> _AIM OF THE EXERCISE_
Find "местными органами власти;" in the material below and restate exactly the line holding it together with every line that comes after.

> _DATA EXTRACTS_
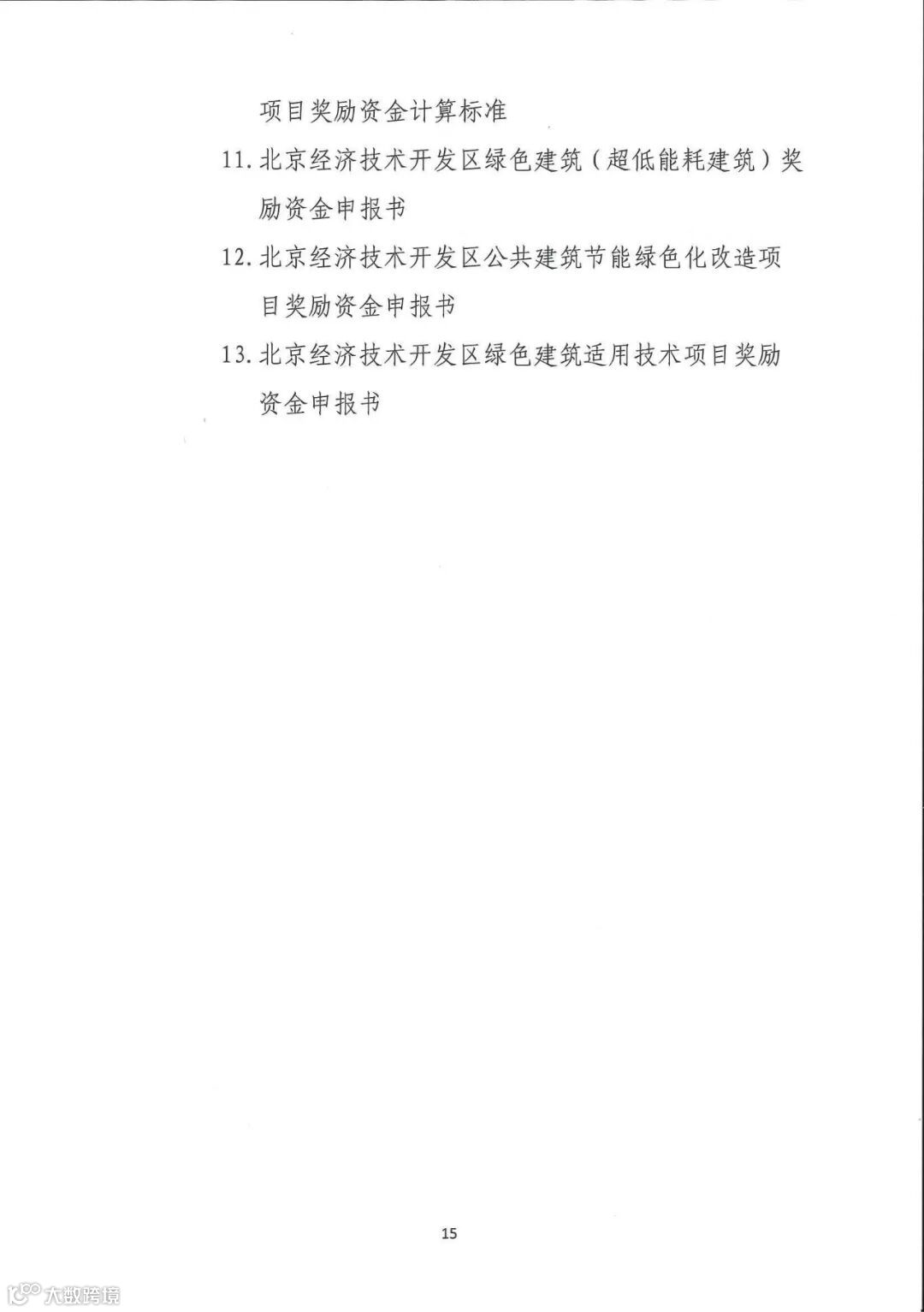 项目奖励资金计算标准

11.北京经济技术开发区绿色建筑（超低能耗建筑）奖励资金申报书

12.北京经济技术开发区公共建筑节能绿色化改造项目奖励资金申报书

13.北京经济技术开发区绿色建筑适用技术项目奖励资金申报书

15

大数跨境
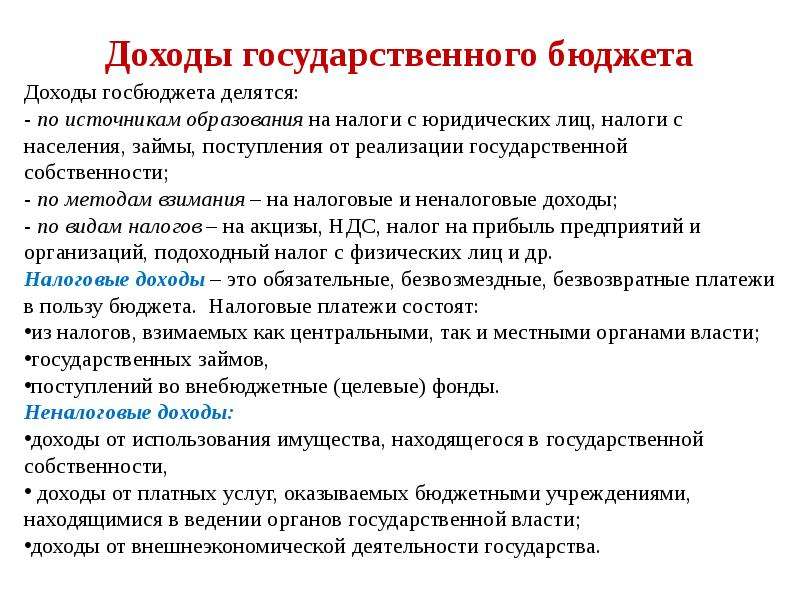 Доходы государственного бюджета

Доходы госбюджета делятся:
- по источникам образования на налоги с юридических лиц, налоги с населения, займы, поступления от реализации государственной собственности;
- по методам взимания – на налоговые и неналоговые доходы;
- по видам налогов – на акцизы, НДС, налог на прибыль предприятий и организаций, подоходный налог с физических лиц и др.
Налоговые доходы – это обязательные, безвозмездные, безвозвратные платежи в пользу бюджета. Налоговые платежи состоят:
•из налогов, взимаемых как центральными, так и местными органами власти;
•государственных займов,
•поступлений во внебюджетные (целевые) фонды.
Неналоговые доходы:
•доходы от использования имущества, находящегося в государственной собственности,
• доходы от платных услуг, оказываемых бюджетными учреждениями, находящимися в ведении органов государственной власти;
•доходы от внешнеэкономической деятельности государства.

> _SOLUTION_
•из налогов, взимаемых как центральными, так и местными органами власти;
•государственных займов,
•поступлений во внебюджетные (целевые) фонды.
Неналоговые доходы:
•доходы от использования имущества, находящегося в государственной собственности,
• доходы от платных услуг, оказываемых бюджетными учреждениями, находящимися в ведении органов государственной власти;
•доходы от внешнеэкономической деятельности государства.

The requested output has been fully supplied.